Despite the lockdowns and uncertainties that have gripped the European market amid the Covid-19 pandemic, there is still an export opportunity for Indian tyre companies and it is important that they capitalise on it, said Anant Goenka, Managing Director, CEAT Ltd, flagship company of the RPG Group. This is also despite exports posing challenges for the company amid the pandemic, he said.

These countries are looking at shifting supply chains to India and wanting to de-risk themselves from China, he said.

Tyre-maker CEAT also had plans to grow in excess of 50 per cent annually in Spain, Italy and the UK amid the dumping duty imposed on Chinese tyres by Europe and the US. While this may not happen this year due to the uncertainties wrought by the pandemic, going forward, there is a huge opportunity, Goenka told BusinessLine .
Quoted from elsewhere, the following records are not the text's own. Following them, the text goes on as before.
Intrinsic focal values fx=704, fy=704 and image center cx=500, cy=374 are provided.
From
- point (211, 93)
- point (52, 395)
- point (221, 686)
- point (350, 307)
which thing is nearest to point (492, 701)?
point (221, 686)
The government has also recently put imported tyres under the restricted list, which would require importers to procure a license to import tyres, rendering it a cumbersome process, he said. This results in a 50-60 per cent drop in import of tyres, he added. “To that extent, the import of tyres has come down and that will have a fair amount of impact on demand — that will increase the market size for domestic players. This is a good measure and (will be) a gain from now onwards,” explained Goenka.

Around 60 per cent of CEAT’s revenue comes from the replacement segment, around 30-35 per cent from OEMs and 15 per cent from exports. With the rural markets showing positivity, and tractor and two-wheeler sales taking place there, the replacement market has picked up pretty well and is showing the highest buoyancy, said Goenka.

“We are also starting to see some positive shoots on the OEM side, which was weak all the way until June...Now, things have started returning to relatively decent levels — (about) 75 per cent kind of normal demand — except commercial vehicles. CVs continue to be weak,” said Goenka. Exports also continue to face some challenge, with countries opening up and ports getting congested, he pointed out.

As of now, CEAT is operating at over 90 per cent capacity utilisation.

The company also had planned capital expenditure of ₹800-900 crore for this fiscal year, which had to be reduced to ₹500-600 crore because of the slowdown.

On expectations from the government, he said that from a macro perspective, labour reforms will be welcome. Specifically for the tyre industry, with duty on natural rubber being “very high” at 25 per cent, a reduction in this would be welcome, he said.